No final da série, pode-se dizer que Sisko cumpriu seu papel redentor ao libertar Bajor dos conflitos militares em que o planeta estava envolvido. Ele desempenha um papel crucial na proteção de Bajor contra ameaças externas, como os cardassianos e o Dominion, e suas ações ajudam a estabilizar a região. Ao fazer isso, Sisko não apenas cumpre seu dever como oficial da Frota Estelar, mas também realiza as expectativas dos Bajoranos em relação ao Emissário, unindo suas duas identidades em uma missão comum. Assim, ele pode ser visto como tendo cumprido a função redentora profetizada, mesmo que as interpretações do que isso significa possam variar entre ele e os Bajoranos.

Quais são as semelhanças mais marcantes entre a jornada messiânica de Sisko e a de Jesus Cristo? E as diferenças mais significativas?

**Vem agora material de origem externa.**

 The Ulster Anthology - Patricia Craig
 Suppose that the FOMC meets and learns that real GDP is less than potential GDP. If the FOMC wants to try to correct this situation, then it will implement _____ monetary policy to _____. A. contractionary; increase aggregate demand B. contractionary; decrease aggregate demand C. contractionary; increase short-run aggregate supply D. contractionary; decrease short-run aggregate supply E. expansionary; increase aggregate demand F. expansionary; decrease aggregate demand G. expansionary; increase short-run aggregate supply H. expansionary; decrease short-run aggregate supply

A motivação principal para meu estudo foi simplesmente a representação do papel de Sisko como algo que pode ser classificado como uma figura messiânica. Figuras messiânicas têm uma longa história na literatura e no cinema. Qualquer papel que envolva resgate pode ser considerado messiânico em um sentido genérico. Não tenho dúvida de que o arco do personagem de Sisko foi influenciado, em algum nível, pela representação bíblica de Jesus.

Mas a representação bíblica do papel messiânico de Jesus é uma fonte de disputa entre os estudiosos bíblicos. Ele estava ciente de seu status messiânico desde o início? Ele nunca reivindicou tal papel para si? Ele apenas desenvolveu uma consciência crescente de que era o messias de Israel? O Cristianismo histórico afirmaria que ele sempre esteve ciente de seu papel, tendo sido determinado antes da criação do mundo pela presciência de Deus, e tendo entrado no mundo através de uma virgem e confirmado seu status por meio de muitos sinais, o mais significativo dos quais seria sua ressurreição dos mortos. Ele realizou seu ministério com a consciência de que era o messias profetizado.

 

Essa é então a maior diferença nas representações. Jesus sempre esteve consciente de seu papel messiânico; Sisko experimentou uma consciência muito gradual de seu papel, tendo inicialmente o rejeitado. Nesse respeito, eu diria que a única semelhança real entre os dois é a identificação literária de ambos como alguém que se enquadra na categoria de uma figura messiânica, seja qual for a definição desse termo no contexto em que o drama se desenrola.

Além disso, enquanto Jesus é visto realizando milagres e cumprindo profecias desde o início de seu ministério, Sisko começa como um oficial da Frota Estelar secular e cético. Sua aceitação do papel de Emissário vem gradualmente e é marcada por uma série de eventos e visões que o levam a reconhecer e, eventualmente, aceitar seu papel. Jesus, conforme a tradição cristã, nasceu com uma missão divina clara e se dedicou a ela desde o início, enquanto Sisko teve que reconciliar sua identidade secular com seu papel espiritual ao longo do tempo.

Em resumo, a principal semelhança está na classificação de ambos como figuras messiânicas, mas as diferenças significativas residem na consciência de seus papéis, no contexto de suas missões e na maneira como cada um deles chega a aceitar e desempenhar essas responsabilidades.

Quais temas em Star Trek merecem a atenção dos pesquisadores?

Para ser honesto, não tenho acompanhado muito da pesquisa sobre Star Trek desde que meu ensaio foi publicado. Suspeito que seja extensa, como o seu próprio trabalho testifica. E enquanto houver novas entradas na franquia Star Trek, sempre haverá pesquisas dedicadas aos mundos criados nas novas histórias. Mas, meus próprios preconceitos diriam que a última palavra ainda não foi dita sobre as maneiras como a religião é apresentada no universo de Star Trek.

O que acho que DS9 fez foi mostrar que a religião parece ser uma preocupação com criaturas humanas(óides) e que pode manter sua própria credibilidade mesmo em um contexto social que é amplamente secular. Nesse sentido, eu diria que estudos na sociologia da religião que mergulham na apresentação da religião em Star Trek são sempre necessários.